Stated goal
In the poker strategy excerpt, what is the first step for a steal?

Like I mentioned above, it’s worth following industry news relating to online poker and state laws to keep informed, but there’s no reason to fear legal repercussions for playing online poker in the current climate.

 

6-Max Micro Stakes NLHE Strategy

6-max and full ring micro stakes tables are the most popular and active in every online poker room. These games are filled with everything from complete fish to regulars. There is a very distinct strategy in these games that is much different than what you will find in the small stakes and higher limit games. You will be able to effectively apply a strategy that allows for repetitiveness and consistency rather than the need to be creative or make plays. This is something that is generally a bad idea in poker, but online micro stakes games are one of the few areas where it makes sense. In other words, making a 5 bet bluff at 50NL is going to put you in a world of hurt 99% of the time, whereas it might be profitable at 400NL. Trying to play too tricky is one of the biggest downfalls for the majority of 6-max micro stakes players.

Pre-Flop Strategy

The pre-flop strategy in 6-max games calls for a tight approach with a fair amount of aggression mixed in. While you don’t want to be playing in every single pot, sitting on the sidelines is going to do nothing more than allow your bankroll to bleed. 6-max games are where you can profitably make a lot of steal attempts and re-raises to try and win without a contest. To aptly execute a steal or re-steal, however, you should understand which hands are ideal to make a play with, and just how much you should be raising to.

For steals, the first step is to ensure that the action has folded around to you. If there are a number of people who either limped in or raised the pot, you shouldn’t be trying to force the issue by stealing in late position. In these spots, the better play is to simply call (or fold) and move onto the next hand. The entire premise of a late position steal is that you only need to get through a handful of players, but stealing with limpers in the pot means that you will need to force additional folds.

Outline records:
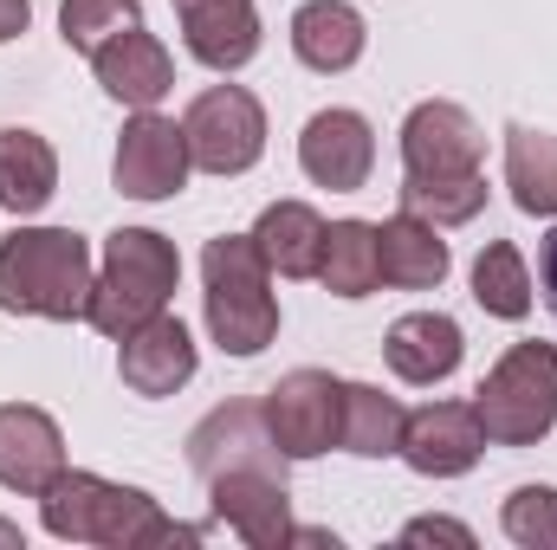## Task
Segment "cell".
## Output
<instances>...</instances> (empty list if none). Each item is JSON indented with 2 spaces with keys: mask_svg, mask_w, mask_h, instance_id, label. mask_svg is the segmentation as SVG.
Listing matches in <instances>:
<instances>
[{
  "mask_svg": "<svg viewBox=\"0 0 557 550\" xmlns=\"http://www.w3.org/2000/svg\"><path fill=\"white\" fill-rule=\"evenodd\" d=\"M39 525L59 538V545H98V550H143V545H195L201 532L162 518V505L137 492V486H117L104 473H59L46 492H39Z\"/></svg>",
  "mask_w": 557,
  "mask_h": 550,
  "instance_id": "cell-1",
  "label": "cell"
},
{
  "mask_svg": "<svg viewBox=\"0 0 557 550\" xmlns=\"http://www.w3.org/2000/svg\"><path fill=\"white\" fill-rule=\"evenodd\" d=\"M91 240L72 227H13L0 240V311L72 324L91 304Z\"/></svg>",
  "mask_w": 557,
  "mask_h": 550,
  "instance_id": "cell-2",
  "label": "cell"
},
{
  "mask_svg": "<svg viewBox=\"0 0 557 550\" xmlns=\"http://www.w3.org/2000/svg\"><path fill=\"white\" fill-rule=\"evenodd\" d=\"M201 304H208V337L227 357H260L278 337L273 266L260 260L253 234L208 240V253H201Z\"/></svg>",
  "mask_w": 557,
  "mask_h": 550,
  "instance_id": "cell-3",
  "label": "cell"
},
{
  "mask_svg": "<svg viewBox=\"0 0 557 550\" xmlns=\"http://www.w3.org/2000/svg\"><path fill=\"white\" fill-rule=\"evenodd\" d=\"M182 285V260L175 247L156 234V227H117L104 240V266L91 278V304H85V324L104 330L111 343H124L137 324H149L156 311H169Z\"/></svg>",
  "mask_w": 557,
  "mask_h": 550,
  "instance_id": "cell-4",
  "label": "cell"
},
{
  "mask_svg": "<svg viewBox=\"0 0 557 550\" xmlns=\"http://www.w3.org/2000/svg\"><path fill=\"white\" fill-rule=\"evenodd\" d=\"M493 447H539L557 427V343H512L473 389Z\"/></svg>",
  "mask_w": 557,
  "mask_h": 550,
  "instance_id": "cell-5",
  "label": "cell"
},
{
  "mask_svg": "<svg viewBox=\"0 0 557 550\" xmlns=\"http://www.w3.org/2000/svg\"><path fill=\"white\" fill-rule=\"evenodd\" d=\"M182 137L201 175H247L267 155V111L247 85H208L182 111Z\"/></svg>",
  "mask_w": 557,
  "mask_h": 550,
  "instance_id": "cell-6",
  "label": "cell"
},
{
  "mask_svg": "<svg viewBox=\"0 0 557 550\" xmlns=\"http://www.w3.org/2000/svg\"><path fill=\"white\" fill-rule=\"evenodd\" d=\"M260 414H267V434L285 460H318L344 434V383L331 370H292L267 389Z\"/></svg>",
  "mask_w": 557,
  "mask_h": 550,
  "instance_id": "cell-7",
  "label": "cell"
},
{
  "mask_svg": "<svg viewBox=\"0 0 557 550\" xmlns=\"http://www.w3.org/2000/svg\"><path fill=\"white\" fill-rule=\"evenodd\" d=\"M208 505L214 518L253 550L292 545V492H285V466H227L208 479Z\"/></svg>",
  "mask_w": 557,
  "mask_h": 550,
  "instance_id": "cell-8",
  "label": "cell"
},
{
  "mask_svg": "<svg viewBox=\"0 0 557 550\" xmlns=\"http://www.w3.org/2000/svg\"><path fill=\"white\" fill-rule=\"evenodd\" d=\"M188 168H195V162H188L182 124L162 117V111H137V117L124 124V137H117L111 182H117V195H131V201H169V195L188 188Z\"/></svg>",
  "mask_w": 557,
  "mask_h": 550,
  "instance_id": "cell-9",
  "label": "cell"
},
{
  "mask_svg": "<svg viewBox=\"0 0 557 550\" xmlns=\"http://www.w3.org/2000/svg\"><path fill=\"white\" fill-rule=\"evenodd\" d=\"M480 155H486V137L454 98H428L403 117V175H416V182L480 175Z\"/></svg>",
  "mask_w": 557,
  "mask_h": 550,
  "instance_id": "cell-10",
  "label": "cell"
},
{
  "mask_svg": "<svg viewBox=\"0 0 557 550\" xmlns=\"http://www.w3.org/2000/svg\"><path fill=\"white\" fill-rule=\"evenodd\" d=\"M298 168L318 188H331V195H357L370 182V168H376V130H370V117L344 111V104L318 111L298 130Z\"/></svg>",
  "mask_w": 557,
  "mask_h": 550,
  "instance_id": "cell-11",
  "label": "cell"
},
{
  "mask_svg": "<svg viewBox=\"0 0 557 550\" xmlns=\"http://www.w3.org/2000/svg\"><path fill=\"white\" fill-rule=\"evenodd\" d=\"M480 453H486V427L473 402H428V409H409L396 460H409L421 479H460L480 466Z\"/></svg>",
  "mask_w": 557,
  "mask_h": 550,
  "instance_id": "cell-12",
  "label": "cell"
},
{
  "mask_svg": "<svg viewBox=\"0 0 557 550\" xmlns=\"http://www.w3.org/2000/svg\"><path fill=\"white\" fill-rule=\"evenodd\" d=\"M182 46L195 65L234 78L260 59V7L253 0H175Z\"/></svg>",
  "mask_w": 557,
  "mask_h": 550,
  "instance_id": "cell-13",
  "label": "cell"
},
{
  "mask_svg": "<svg viewBox=\"0 0 557 550\" xmlns=\"http://www.w3.org/2000/svg\"><path fill=\"white\" fill-rule=\"evenodd\" d=\"M195 370H201L195 337H188V324L169 317V311H156L149 324H137V330L124 337V350H117V376H124V389H131V396H149V402L188 389Z\"/></svg>",
  "mask_w": 557,
  "mask_h": 550,
  "instance_id": "cell-14",
  "label": "cell"
},
{
  "mask_svg": "<svg viewBox=\"0 0 557 550\" xmlns=\"http://www.w3.org/2000/svg\"><path fill=\"white\" fill-rule=\"evenodd\" d=\"M65 473V434L33 402H0V486L20 499H39Z\"/></svg>",
  "mask_w": 557,
  "mask_h": 550,
  "instance_id": "cell-15",
  "label": "cell"
},
{
  "mask_svg": "<svg viewBox=\"0 0 557 550\" xmlns=\"http://www.w3.org/2000/svg\"><path fill=\"white\" fill-rule=\"evenodd\" d=\"M188 466L201 473V486L227 466H285V453L267 434V414L260 402H221L208 421H195L188 434Z\"/></svg>",
  "mask_w": 557,
  "mask_h": 550,
  "instance_id": "cell-16",
  "label": "cell"
},
{
  "mask_svg": "<svg viewBox=\"0 0 557 550\" xmlns=\"http://www.w3.org/2000/svg\"><path fill=\"white\" fill-rule=\"evenodd\" d=\"M91 72H98L104 98H117L124 111H156V104L169 98V85H175L169 46H162L156 33H143V26H124L111 46H98V52H91Z\"/></svg>",
  "mask_w": 557,
  "mask_h": 550,
  "instance_id": "cell-17",
  "label": "cell"
},
{
  "mask_svg": "<svg viewBox=\"0 0 557 550\" xmlns=\"http://www.w3.org/2000/svg\"><path fill=\"white\" fill-rule=\"evenodd\" d=\"M383 357H389L396 383H409V389H434V383H447V376L460 370L467 337H460V324H454L447 311H409V317L389 324Z\"/></svg>",
  "mask_w": 557,
  "mask_h": 550,
  "instance_id": "cell-18",
  "label": "cell"
},
{
  "mask_svg": "<svg viewBox=\"0 0 557 550\" xmlns=\"http://www.w3.org/2000/svg\"><path fill=\"white\" fill-rule=\"evenodd\" d=\"M363 46H370V26H363V13L350 0H305L292 13V52H298L305 72L337 78V72H350L363 59Z\"/></svg>",
  "mask_w": 557,
  "mask_h": 550,
  "instance_id": "cell-19",
  "label": "cell"
},
{
  "mask_svg": "<svg viewBox=\"0 0 557 550\" xmlns=\"http://www.w3.org/2000/svg\"><path fill=\"white\" fill-rule=\"evenodd\" d=\"M376 260H383V285H396V291H434L447 278V266H454L441 227L409 214V208L376 227Z\"/></svg>",
  "mask_w": 557,
  "mask_h": 550,
  "instance_id": "cell-20",
  "label": "cell"
},
{
  "mask_svg": "<svg viewBox=\"0 0 557 550\" xmlns=\"http://www.w3.org/2000/svg\"><path fill=\"white\" fill-rule=\"evenodd\" d=\"M253 247L278 278H318L324 260V214L311 201H273L260 221H253Z\"/></svg>",
  "mask_w": 557,
  "mask_h": 550,
  "instance_id": "cell-21",
  "label": "cell"
},
{
  "mask_svg": "<svg viewBox=\"0 0 557 550\" xmlns=\"http://www.w3.org/2000/svg\"><path fill=\"white\" fill-rule=\"evenodd\" d=\"M59 195V155L39 130H0V208L7 214H39Z\"/></svg>",
  "mask_w": 557,
  "mask_h": 550,
  "instance_id": "cell-22",
  "label": "cell"
},
{
  "mask_svg": "<svg viewBox=\"0 0 557 550\" xmlns=\"http://www.w3.org/2000/svg\"><path fill=\"white\" fill-rule=\"evenodd\" d=\"M506 188L519 214L557 221V130H532V124L506 130Z\"/></svg>",
  "mask_w": 557,
  "mask_h": 550,
  "instance_id": "cell-23",
  "label": "cell"
},
{
  "mask_svg": "<svg viewBox=\"0 0 557 550\" xmlns=\"http://www.w3.org/2000/svg\"><path fill=\"white\" fill-rule=\"evenodd\" d=\"M318 278L331 298H370L383 285V260H376V221H331L324 227V260Z\"/></svg>",
  "mask_w": 557,
  "mask_h": 550,
  "instance_id": "cell-24",
  "label": "cell"
},
{
  "mask_svg": "<svg viewBox=\"0 0 557 550\" xmlns=\"http://www.w3.org/2000/svg\"><path fill=\"white\" fill-rule=\"evenodd\" d=\"M403 421H409V409L396 396H383L376 383H344V434H337V447L357 453V460H389V453H403Z\"/></svg>",
  "mask_w": 557,
  "mask_h": 550,
  "instance_id": "cell-25",
  "label": "cell"
},
{
  "mask_svg": "<svg viewBox=\"0 0 557 550\" xmlns=\"http://www.w3.org/2000/svg\"><path fill=\"white\" fill-rule=\"evenodd\" d=\"M473 304L486 317H506V324L532 317L539 285H532V266H525V253L512 240H486L480 247V260H473Z\"/></svg>",
  "mask_w": 557,
  "mask_h": 550,
  "instance_id": "cell-26",
  "label": "cell"
},
{
  "mask_svg": "<svg viewBox=\"0 0 557 550\" xmlns=\"http://www.w3.org/2000/svg\"><path fill=\"white\" fill-rule=\"evenodd\" d=\"M396 201L409 214H421V221H434V227H467L486 208V168L480 175H454V182H416V175H403Z\"/></svg>",
  "mask_w": 557,
  "mask_h": 550,
  "instance_id": "cell-27",
  "label": "cell"
},
{
  "mask_svg": "<svg viewBox=\"0 0 557 550\" xmlns=\"http://www.w3.org/2000/svg\"><path fill=\"white\" fill-rule=\"evenodd\" d=\"M124 26H143V0H65L59 7V39L85 59L98 46H111Z\"/></svg>",
  "mask_w": 557,
  "mask_h": 550,
  "instance_id": "cell-28",
  "label": "cell"
},
{
  "mask_svg": "<svg viewBox=\"0 0 557 550\" xmlns=\"http://www.w3.org/2000/svg\"><path fill=\"white\" fill-rule=\"evenodd\" d=\"M499 532L519 550H557V486H519V492H506Z\"/></svg>",
  "mask_w": 557,
  "mask_h": 550,
  "instance_id": "cell-29",
  "label": "cell"
},
{
  "mask_svg": "<svg viewBox=\"0 0 557 550\" xmlns=\"http://www.w3.org/2000/svg\"><path fill=\"white\" fill-rule=\"evenodd\" d=\"M428 538H441V545H473V532L467 525H454V518H409L403 525V545H428Z\"/></svg>",
  "mask_w": 557,
  "mask_h": 550,
  "instance_id": "cell-30",
  "label": "cell"
},
{
  "mask_svg": "<svg viewBox=\"0 0 557 550\" xmlns=\"http://www.w3.org/2000/svg\"><path fill=\"white\" fill-rule=\"evenodd\" d=\"M532 285H539V298H545V311L557 317V227L545 234V240H539V278H532Z\"/></svg>",
  "mask_w": 557,
  "mask_h": 550,
  "instance_id": "cell-31",
  "label": "cell"
},
{
  "mask_svg": "<svg viewBox=\"0 0 557 550\" xmlns=\"http://www.w3.org/2000/svg\"><path fill=\"white\" fill-rule=\"evenodd\" d=\"M33 26V0H0V46Z\"/></svg>",
  "mask_w": 557,
  "mask_h": 550,
  "instance_id": "cell-32",
  "label": "cell"
},
{
  "mask_svg": "<svg viewBox=\"0 0 557 550\" xmlns=\"http://www.w3.org/2000/svg\"><path fill=\"white\" fill-rule=\"evenodd\" d=\"M0 545H7V550H20V545H26V538H20V525H7V518H0Z\"/></svg>",
  "mask_w": 557,
  "mask_h": 550,
  "instance_id": "cell-33",
  "label": "cell"
}]
</instances>
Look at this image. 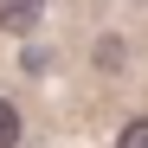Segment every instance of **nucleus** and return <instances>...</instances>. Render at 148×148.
Segmentation results:
<instances>
[{
	"instance_id": "nucleus-1",
	"label": "nucleus",
	"mask_w": 148,
	"mask_h": 148,
	"mask_svg": "<svg viewBox=\"0 0 148 148\" xmlns=\"http://www.w3.org/2000/svg\"><path fill=\"white\" fill-rule=\"evenodd\" d=\"M39 13H45V0H0V26L7 32H32Z\"/></svg>"
},
{
	"instance_id": "nucleus-2",
	"label": "nucleus",
	"mask_w": 148,
	"mask_h": 148,
	"mask_svg": "<svg viewBox=\"0 0 148 148\" xmlns=\"http://www.w3.org/2000/svg\"><path fill=\"white\" fill-rule=\"evenodd\" d=\"M0 148H19V110L0 97Z\"/></svg>"
},
{
	"instance_id": "nucleus-3",
	"label": "nucleus",
	"mask_w": 148,
	"mask_h": 148,
	"mask_svg": "<svg viewBox=\"0 0 148 148\" xmlns=\"http://www.w3.org/2000/svg\"><path fill=\"white\" fill-rule=\"evenodd\" d=\"M116 148H148V116H135V122H122V135H116Z\"/></svg>"
},
{
	"instance_id": "nucleus-4",
	"label": "nucleus",
	"mask_w": 148,
	"mask_h": 148,
	"mask_svg": "<svg viewBox=\"0 0 148 148\" xmlns=\"http://www.w3.org/2000/svg\"><path fill=\"white\" fill-rule=\"evenodd\" d=\"M97 64H110V71H116V64H122V45H116V39H103V45H97Z\"/></svg>"
}]
</instances>
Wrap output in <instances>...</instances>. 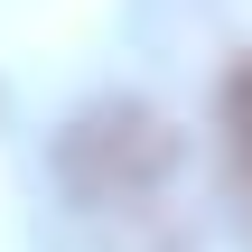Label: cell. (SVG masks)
Segmentation results:
<instances>
[{"mask_svg": "<svg viewBox=\"0 0 252 252\" xmlns=\"http://www.w3.org/2000/svg\"><path fill=\"white\" fill-rule=\"evenodd\" d=\"M215 131H224V187L252 224V56L224 65V94H215Z\"/></svg>", "mask_w": 252, "mask_h": 252, "instance_id": "7a4b0ae2", "label": "cell"}, {"mask_svg": "<svg viewBox=\"0 0 252 252\" xmlns=\"http://www.w3.org/2000/svg\"><path fill=\"white\" fill-rule=\"evenodd\" d=\"M56 178L75 224L103 252H187V187H178V131L131 103L103 94L56 131Z\"/></svg>", "mask_w": 252, "mask_h": 252, "instance_id": "6da1fadb", "label": "cell"}]
</instances>
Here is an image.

The answer
Make sure the action has folded around to you.